After interchanging, the dependence on $j$ and $k$ separates:
\begin{align*}
\gamma_Y(h)
&=
\int_{-\pi}^{\pi}
e^{ih\lambda}
\left(\sum_{j \in \mathbb{Z}} a_j e^{-ij\lambda}\right)
\left(\sum_{k \in \mathbb{Z}} \overline{a_k} e^{ik\lambda}\right)
f_X(\lambda)\, d\mathcal{L}^1(\lambda).
\end{align*}
The first series is exactly the frequency response $A(\lambda)$. The second series is its complex conjugate, since
\begin{align*}
\overline{A(\lambda)}
=
\overline{\sum_{k \in \mathbb{Z}} a_k e^{-ik\lambda}}
=
\sum_{k \in \mathbb{Z}} \overline{a_k} e^{ik\lambda},
\end{align*}
where absolute convergence of the series justifies conjugating term by term.
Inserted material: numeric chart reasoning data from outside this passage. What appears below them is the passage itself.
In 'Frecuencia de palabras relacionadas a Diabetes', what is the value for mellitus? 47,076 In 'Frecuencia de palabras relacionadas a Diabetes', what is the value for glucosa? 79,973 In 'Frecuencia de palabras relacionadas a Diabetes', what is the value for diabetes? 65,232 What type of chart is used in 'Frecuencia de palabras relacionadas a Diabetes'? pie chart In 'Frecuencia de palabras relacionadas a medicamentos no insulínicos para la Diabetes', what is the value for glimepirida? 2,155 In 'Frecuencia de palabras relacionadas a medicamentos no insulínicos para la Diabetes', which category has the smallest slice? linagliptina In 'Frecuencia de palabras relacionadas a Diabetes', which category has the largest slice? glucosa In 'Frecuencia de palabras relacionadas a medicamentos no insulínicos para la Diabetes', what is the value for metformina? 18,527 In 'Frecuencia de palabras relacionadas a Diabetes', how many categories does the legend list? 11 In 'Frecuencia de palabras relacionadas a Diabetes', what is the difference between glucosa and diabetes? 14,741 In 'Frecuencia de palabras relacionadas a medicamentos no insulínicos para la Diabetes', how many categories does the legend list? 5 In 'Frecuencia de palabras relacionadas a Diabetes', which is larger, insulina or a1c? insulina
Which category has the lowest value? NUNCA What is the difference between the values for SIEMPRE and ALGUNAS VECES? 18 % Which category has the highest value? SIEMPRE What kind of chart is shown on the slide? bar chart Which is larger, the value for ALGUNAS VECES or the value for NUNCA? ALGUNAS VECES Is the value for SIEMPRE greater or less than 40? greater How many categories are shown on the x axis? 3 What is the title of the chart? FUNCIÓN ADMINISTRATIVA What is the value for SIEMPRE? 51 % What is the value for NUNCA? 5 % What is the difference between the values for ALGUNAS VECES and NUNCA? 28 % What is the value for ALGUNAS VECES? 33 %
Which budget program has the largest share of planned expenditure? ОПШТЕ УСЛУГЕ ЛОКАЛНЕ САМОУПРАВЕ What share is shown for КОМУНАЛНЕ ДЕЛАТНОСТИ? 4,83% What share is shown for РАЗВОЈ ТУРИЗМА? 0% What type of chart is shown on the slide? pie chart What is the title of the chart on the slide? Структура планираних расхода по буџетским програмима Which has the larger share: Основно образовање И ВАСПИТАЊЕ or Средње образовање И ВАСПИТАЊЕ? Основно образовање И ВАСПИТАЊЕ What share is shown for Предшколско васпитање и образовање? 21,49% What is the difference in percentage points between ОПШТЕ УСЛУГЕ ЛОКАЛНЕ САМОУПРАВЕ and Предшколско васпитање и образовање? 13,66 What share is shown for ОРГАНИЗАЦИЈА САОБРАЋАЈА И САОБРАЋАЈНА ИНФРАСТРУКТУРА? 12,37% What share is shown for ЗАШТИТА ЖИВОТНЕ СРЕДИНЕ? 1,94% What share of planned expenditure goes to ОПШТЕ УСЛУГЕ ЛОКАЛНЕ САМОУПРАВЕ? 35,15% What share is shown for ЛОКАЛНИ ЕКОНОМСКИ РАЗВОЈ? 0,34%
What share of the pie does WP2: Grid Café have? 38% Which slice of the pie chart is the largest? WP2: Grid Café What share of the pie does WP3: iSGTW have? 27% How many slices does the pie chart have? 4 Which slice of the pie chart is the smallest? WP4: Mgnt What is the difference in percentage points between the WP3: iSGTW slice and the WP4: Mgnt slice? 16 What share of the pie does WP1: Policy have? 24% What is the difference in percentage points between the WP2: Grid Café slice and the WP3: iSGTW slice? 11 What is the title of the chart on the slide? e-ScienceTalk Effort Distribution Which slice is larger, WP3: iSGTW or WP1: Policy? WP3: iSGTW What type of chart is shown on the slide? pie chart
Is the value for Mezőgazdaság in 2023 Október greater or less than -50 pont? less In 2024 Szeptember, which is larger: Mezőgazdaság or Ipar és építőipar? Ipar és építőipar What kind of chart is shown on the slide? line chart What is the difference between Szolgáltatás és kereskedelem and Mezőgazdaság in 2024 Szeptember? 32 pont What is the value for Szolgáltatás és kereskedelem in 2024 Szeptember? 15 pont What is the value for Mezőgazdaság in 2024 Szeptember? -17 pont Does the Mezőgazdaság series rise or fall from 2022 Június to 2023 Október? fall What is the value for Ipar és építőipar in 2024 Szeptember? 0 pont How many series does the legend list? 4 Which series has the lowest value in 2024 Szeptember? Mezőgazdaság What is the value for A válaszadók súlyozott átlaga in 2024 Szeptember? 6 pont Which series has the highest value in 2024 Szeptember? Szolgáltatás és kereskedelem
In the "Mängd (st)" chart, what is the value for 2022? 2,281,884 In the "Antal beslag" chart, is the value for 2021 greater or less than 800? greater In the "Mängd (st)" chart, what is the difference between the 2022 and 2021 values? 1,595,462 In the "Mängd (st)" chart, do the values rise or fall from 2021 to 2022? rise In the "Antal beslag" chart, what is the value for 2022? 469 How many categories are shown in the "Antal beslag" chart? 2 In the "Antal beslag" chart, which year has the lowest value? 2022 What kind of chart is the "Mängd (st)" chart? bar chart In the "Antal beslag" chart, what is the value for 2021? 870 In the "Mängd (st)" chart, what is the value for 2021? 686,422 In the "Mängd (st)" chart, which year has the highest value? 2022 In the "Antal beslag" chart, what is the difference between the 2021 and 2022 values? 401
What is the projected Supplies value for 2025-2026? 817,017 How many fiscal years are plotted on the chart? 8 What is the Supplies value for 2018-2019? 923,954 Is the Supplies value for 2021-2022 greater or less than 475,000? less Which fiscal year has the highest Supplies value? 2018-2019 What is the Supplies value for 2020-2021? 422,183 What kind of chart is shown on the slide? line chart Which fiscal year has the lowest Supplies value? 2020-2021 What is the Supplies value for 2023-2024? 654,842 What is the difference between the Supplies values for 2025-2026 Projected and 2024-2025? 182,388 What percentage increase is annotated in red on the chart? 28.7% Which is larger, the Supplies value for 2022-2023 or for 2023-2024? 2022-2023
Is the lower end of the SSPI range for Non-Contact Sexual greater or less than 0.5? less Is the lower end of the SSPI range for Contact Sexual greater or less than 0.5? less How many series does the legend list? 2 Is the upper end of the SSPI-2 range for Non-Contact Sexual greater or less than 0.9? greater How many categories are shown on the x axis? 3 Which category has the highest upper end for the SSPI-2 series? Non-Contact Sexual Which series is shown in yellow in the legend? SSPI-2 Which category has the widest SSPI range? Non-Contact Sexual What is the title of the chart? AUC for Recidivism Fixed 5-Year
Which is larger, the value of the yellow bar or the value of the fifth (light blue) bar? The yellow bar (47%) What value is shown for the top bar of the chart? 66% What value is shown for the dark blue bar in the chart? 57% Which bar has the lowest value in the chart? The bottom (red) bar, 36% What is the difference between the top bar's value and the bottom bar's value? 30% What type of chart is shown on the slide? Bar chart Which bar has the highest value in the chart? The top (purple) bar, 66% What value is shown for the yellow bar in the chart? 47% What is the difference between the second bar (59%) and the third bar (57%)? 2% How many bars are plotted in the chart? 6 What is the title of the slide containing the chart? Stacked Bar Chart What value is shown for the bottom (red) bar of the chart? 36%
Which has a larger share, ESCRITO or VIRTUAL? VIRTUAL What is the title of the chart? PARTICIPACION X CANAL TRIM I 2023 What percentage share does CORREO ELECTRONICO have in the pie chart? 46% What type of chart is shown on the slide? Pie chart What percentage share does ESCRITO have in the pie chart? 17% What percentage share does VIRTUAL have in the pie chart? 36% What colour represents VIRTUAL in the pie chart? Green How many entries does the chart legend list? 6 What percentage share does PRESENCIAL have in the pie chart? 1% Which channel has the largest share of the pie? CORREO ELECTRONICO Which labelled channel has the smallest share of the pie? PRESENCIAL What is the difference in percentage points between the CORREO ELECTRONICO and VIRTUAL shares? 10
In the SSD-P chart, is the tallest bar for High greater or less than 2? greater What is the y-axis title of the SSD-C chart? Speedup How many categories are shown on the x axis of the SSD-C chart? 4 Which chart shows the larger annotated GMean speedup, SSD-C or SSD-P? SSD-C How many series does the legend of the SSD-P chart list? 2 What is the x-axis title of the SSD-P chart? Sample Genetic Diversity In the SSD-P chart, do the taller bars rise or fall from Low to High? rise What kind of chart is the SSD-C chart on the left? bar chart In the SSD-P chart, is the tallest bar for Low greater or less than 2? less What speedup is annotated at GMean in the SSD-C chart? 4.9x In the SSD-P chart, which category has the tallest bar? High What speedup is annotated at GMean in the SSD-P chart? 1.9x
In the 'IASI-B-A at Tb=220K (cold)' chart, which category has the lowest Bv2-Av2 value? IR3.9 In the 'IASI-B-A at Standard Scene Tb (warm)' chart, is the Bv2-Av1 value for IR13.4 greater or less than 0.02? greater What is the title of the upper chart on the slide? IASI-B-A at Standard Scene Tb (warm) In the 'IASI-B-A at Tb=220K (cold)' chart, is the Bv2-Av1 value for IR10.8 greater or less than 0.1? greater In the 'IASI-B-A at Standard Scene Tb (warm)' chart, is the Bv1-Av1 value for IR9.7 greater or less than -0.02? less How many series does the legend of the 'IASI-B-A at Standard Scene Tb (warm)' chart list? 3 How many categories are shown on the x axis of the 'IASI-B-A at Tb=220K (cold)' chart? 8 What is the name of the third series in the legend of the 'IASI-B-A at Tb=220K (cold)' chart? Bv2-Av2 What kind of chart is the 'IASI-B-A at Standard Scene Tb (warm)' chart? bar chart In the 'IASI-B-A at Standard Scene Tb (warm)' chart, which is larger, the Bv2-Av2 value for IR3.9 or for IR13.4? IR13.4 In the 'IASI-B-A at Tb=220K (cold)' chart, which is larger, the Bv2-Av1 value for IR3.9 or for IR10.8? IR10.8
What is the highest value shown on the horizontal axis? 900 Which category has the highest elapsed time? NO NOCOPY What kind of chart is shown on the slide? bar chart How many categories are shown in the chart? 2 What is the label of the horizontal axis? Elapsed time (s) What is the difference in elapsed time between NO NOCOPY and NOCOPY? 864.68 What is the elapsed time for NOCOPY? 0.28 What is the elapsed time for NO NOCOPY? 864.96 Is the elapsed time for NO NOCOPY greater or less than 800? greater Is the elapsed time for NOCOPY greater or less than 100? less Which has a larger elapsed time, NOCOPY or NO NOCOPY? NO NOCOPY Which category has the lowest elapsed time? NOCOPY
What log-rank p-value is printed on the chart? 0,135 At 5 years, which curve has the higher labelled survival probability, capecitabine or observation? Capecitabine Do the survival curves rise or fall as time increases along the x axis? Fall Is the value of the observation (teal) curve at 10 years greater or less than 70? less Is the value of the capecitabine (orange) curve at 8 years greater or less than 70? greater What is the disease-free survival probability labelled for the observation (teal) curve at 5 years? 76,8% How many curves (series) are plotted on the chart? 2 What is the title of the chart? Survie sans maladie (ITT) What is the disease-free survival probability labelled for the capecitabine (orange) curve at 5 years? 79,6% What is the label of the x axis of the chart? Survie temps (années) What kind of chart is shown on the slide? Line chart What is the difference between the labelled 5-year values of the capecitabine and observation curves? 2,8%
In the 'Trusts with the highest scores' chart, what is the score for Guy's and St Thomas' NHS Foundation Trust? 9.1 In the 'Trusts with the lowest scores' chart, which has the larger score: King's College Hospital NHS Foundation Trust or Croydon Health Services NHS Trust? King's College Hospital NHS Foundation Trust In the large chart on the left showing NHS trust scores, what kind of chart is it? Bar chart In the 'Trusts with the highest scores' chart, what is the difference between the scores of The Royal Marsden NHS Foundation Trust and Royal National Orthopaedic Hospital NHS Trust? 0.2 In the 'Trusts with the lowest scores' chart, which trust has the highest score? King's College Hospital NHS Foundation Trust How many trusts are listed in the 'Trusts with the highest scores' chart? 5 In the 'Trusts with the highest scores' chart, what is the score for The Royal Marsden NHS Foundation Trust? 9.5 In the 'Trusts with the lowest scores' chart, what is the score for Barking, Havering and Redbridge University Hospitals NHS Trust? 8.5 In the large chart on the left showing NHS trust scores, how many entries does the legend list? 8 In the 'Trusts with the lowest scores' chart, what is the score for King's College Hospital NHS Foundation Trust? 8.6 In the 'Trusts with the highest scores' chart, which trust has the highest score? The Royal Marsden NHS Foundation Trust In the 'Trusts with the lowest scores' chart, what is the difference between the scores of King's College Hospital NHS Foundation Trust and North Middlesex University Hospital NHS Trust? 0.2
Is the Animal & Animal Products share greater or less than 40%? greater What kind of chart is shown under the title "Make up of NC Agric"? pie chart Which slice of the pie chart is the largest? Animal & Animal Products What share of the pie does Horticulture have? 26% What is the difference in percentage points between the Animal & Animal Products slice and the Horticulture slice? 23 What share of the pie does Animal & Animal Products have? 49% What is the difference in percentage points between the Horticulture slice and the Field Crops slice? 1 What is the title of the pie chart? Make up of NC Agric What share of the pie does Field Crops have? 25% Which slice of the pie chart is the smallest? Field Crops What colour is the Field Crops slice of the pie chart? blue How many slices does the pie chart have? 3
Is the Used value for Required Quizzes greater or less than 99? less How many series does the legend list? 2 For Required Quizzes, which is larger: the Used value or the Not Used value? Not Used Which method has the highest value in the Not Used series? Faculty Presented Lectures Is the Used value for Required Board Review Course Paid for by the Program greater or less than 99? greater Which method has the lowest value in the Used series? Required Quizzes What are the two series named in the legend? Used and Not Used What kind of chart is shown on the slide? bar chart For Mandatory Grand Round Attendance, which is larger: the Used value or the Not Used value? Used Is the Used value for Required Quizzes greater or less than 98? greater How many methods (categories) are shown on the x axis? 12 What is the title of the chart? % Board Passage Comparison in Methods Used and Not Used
Therefore
\begin{align*}
\gamma_Y(h)
=
\int_{-\pi}^{\pi}
e^{ih\lambda}
|A(\lambda)|^2 f_X(\lambda)\, d\mathcal{L}^1(\lambda).
\end{align*}
[/guided]
[/step]
[step:Conclude stationarity and identify the transformed spectral density]
The function $A$ is bounded because
\begin{align*}
|A(\lambda)|
\leq
\sum_{j \in \mathbb{Z}} |a_j|
=
\|a\|_{\ell^1(\mathbb{Z})}
\end{align*}
for every $\lambda \in [-\pi,\pi]$. Hence the measurable function $f_Y: [-\pi,\pi] \to \mathbb{C}$ defined by
\begin{align*}
f_Y(\lambda) = |A(\lambda)|^2 f_X(\lambda)
\end{align*}
belongs to $L^1([-\pi,\pi], \mathcal{B}([-\pi,\pi]), \mathcal{L}^1)$. Since $f_X$ is a spectral density, it is nonnegative $\mathcal{L}^1$-a.e.; therefore $f_Y$ is also nonnegative $\mathcal{L}^1$-a.e. The previous step shows that
\begin{align*}
\gamma_Y(h)
=
\int_{-\pi}^{\pi}
e^{ih\lambda} f_Y(\lambda)\, d\mathcal{L}^1(\lambda)
\end{align*}
for every $h \in \mathbb{Z}$.
The mean $\mu_Y=A(0)\mu_X$ is independent of $t$, and $\gamma_Y(h)$ depends only on the lag $h$. Therefore $(Y_t)_{t \in \mathbb{Z}}$ is weakly stationary, and its spectral density is
\begin{align*}
f_Y(\lambda)=|A(\lambda)|^2 f_X(\lambda).
\end{align*}
This proves the theorem.
[/step]